On n’obtient jamais la même peur que celle dans Psycho, quand à travers le rideau de douche on voit le couteau se planter. On n’a jamais à nouveau cette même peur. Mais on voit beaucoup de réalisateurs qui nous font nous dire que c’est intéressant, et parfois certains débarquent et ne font pas partie de ceux dont on a entendu parler, Comme Frank Darabont. Et on se dit : “Je veux voir ce que ça va donner.” C’est de la pure curiosité.
Mais en ce qui concerne faire des films moi-même… J’en ai écrit et ça a été instructif. Vous gagnez de l’argent tout en apprenant. Petit à petit j’ai appris, mais c’est un travail différent. J’ai toujours vu les scénarios comme étant des écrits par des personnes pas vraiment talentueuses, et quand j’ai pu changer mon avis sur le sujet, j’ai pu m’améliorer.

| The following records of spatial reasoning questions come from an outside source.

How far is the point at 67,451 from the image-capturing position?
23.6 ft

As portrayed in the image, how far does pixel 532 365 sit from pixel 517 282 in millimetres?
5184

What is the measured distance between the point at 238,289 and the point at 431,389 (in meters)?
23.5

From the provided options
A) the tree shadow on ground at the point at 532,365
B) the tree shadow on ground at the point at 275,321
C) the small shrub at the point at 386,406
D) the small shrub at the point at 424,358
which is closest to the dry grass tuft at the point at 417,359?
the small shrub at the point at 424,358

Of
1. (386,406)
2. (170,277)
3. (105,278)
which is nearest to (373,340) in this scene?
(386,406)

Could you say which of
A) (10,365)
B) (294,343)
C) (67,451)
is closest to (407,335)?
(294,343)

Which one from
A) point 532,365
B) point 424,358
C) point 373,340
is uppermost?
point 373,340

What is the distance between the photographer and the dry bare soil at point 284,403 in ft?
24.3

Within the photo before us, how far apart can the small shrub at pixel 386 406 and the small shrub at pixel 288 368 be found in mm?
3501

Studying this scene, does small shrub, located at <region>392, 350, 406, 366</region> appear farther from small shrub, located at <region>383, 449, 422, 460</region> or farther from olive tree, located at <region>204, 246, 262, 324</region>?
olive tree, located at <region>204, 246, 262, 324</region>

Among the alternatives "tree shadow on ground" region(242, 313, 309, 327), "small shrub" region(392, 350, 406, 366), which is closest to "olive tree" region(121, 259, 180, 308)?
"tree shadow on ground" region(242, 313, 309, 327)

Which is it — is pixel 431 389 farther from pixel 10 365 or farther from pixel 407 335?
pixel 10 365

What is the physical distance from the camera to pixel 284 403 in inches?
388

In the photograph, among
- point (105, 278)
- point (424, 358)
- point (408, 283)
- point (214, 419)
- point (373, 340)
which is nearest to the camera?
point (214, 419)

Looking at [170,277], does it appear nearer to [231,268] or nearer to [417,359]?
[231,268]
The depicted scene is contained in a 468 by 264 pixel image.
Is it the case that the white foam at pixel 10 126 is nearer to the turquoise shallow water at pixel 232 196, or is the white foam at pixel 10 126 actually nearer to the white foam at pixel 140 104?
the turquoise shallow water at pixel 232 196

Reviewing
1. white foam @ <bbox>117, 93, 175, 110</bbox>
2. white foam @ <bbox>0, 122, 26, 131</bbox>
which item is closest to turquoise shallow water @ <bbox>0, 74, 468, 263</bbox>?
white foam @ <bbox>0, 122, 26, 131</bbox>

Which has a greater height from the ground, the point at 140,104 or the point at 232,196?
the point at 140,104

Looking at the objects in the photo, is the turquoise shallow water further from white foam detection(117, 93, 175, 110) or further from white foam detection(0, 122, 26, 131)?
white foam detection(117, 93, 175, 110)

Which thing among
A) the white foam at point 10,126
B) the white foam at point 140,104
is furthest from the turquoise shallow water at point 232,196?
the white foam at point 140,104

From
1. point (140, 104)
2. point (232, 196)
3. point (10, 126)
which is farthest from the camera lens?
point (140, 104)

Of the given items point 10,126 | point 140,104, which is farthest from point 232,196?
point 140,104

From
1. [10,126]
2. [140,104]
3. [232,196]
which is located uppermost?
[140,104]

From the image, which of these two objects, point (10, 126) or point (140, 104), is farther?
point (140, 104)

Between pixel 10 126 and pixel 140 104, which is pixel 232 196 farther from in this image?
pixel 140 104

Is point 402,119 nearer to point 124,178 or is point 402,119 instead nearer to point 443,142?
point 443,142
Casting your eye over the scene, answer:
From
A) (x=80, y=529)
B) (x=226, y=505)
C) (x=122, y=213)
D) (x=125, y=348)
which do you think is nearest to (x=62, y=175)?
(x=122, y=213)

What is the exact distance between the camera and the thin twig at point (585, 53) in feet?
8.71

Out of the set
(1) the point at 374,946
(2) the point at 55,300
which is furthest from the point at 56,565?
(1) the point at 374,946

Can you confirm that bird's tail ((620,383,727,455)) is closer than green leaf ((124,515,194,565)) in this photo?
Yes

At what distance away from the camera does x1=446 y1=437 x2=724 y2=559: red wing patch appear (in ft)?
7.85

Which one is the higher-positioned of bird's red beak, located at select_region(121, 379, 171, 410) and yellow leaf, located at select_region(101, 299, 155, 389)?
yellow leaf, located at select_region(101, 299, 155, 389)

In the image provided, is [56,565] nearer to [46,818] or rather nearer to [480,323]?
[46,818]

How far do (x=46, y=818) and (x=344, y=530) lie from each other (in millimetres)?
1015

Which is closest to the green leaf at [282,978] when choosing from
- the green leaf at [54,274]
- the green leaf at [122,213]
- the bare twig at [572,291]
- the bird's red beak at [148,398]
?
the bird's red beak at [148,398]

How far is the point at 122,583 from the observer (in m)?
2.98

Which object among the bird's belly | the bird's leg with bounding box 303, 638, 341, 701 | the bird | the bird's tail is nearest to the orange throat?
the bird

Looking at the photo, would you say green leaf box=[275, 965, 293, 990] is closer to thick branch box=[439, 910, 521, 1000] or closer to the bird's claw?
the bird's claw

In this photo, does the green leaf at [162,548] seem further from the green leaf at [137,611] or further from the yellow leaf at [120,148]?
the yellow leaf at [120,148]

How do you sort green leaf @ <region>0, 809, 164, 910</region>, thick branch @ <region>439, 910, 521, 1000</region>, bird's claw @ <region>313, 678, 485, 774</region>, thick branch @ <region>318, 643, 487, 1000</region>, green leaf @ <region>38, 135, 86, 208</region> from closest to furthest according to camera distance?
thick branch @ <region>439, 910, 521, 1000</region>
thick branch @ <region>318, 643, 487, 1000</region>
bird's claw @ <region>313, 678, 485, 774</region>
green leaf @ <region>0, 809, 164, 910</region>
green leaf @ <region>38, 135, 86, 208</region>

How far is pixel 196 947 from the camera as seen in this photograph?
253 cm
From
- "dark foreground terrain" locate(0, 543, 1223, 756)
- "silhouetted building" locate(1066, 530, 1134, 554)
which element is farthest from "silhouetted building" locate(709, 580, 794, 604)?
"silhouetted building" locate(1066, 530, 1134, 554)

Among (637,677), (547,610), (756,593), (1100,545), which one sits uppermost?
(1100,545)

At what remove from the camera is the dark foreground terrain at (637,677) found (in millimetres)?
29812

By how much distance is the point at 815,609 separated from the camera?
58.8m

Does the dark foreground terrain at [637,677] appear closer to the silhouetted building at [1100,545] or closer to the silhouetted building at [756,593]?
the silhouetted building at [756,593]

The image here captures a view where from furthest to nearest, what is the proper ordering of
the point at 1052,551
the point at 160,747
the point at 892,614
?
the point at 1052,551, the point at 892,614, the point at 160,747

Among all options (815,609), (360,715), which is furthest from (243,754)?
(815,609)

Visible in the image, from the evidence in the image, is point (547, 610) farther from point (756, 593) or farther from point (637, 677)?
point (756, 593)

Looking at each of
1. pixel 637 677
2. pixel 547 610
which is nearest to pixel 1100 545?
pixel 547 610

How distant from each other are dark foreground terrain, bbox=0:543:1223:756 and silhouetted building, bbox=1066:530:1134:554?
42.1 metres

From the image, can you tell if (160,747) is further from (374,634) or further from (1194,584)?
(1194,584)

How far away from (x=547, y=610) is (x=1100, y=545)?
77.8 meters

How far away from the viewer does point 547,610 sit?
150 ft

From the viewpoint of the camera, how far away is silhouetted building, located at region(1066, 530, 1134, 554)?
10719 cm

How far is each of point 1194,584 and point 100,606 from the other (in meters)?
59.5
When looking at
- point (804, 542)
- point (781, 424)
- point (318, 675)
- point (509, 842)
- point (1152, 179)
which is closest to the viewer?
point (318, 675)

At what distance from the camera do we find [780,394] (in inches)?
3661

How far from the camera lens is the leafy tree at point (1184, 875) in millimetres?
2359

Q : Quel a été le plus grand obstacle que vous avez pu dépasser et qui vous avez permis de transformer les projets qui vous ont influencé en votre propre vision ?
R : C’est surtout une question d’avoir assez de revenus. Pour le dire autrement, c’est que ma famille ne meurt plus de faim, que les enfants puissent aller à l’université, que les petits-enfants aussi. C’est avoir une sécurité financière suffisante pour pouvoir oser.
Mon agent est Rand Holston. Rand et moi comprenons que nous allons donner des options à des personnes intéressantes et qui ont fait des choses intéressantes. N’importe qui, d’Edgar Wright qui possède les droits de Running Man, à d’autres qui travaillent pour Blumhouse. Zak Hilditch est une de ces personnes, un réalisateur intéressant.
C’est merveilleux de pouvoir dire “Je veux voir ce que ces gens font de mon travail”. Comme Mike Flanagan quand il voulait faire Jessie.
Le truc c’est que si tu as le pouvoir de valider le scénario, les acteurs, le réalisateur, s’ils te donnent une liste de réalisateurs… C’est merveilleux. C’est presque comme conduire une Cadillac. C’est une situation merveilleuse.
C’est agréable de pouvoir connaître le travail de certains d’entre eux mais c’est aussi une bonne chose de pouvoir donner sa chance à quelqu’un, qui n’aurait peut-être pas eu l’opportunité autrement.
Je connaissais le travail de Frank (Darabont, ndlr) parce qu’il m’avait envoyé son film d’étudiant. Il avait fait un film de fin d’études basé sur ma nouvelle Chambre 312 . Il me l’avait envoyé sur cassette. Je l’ai regardé et me suis dit qu’il savait exactement ce qu’il faisait. Puis il m’a envoyé le scénario qu’on lui avait commandé pour Les Evadés qui s’appelait alors intitulé Rita Hayworth et la Rédemption de Shawshank, le titre complet à casser des mâchoires.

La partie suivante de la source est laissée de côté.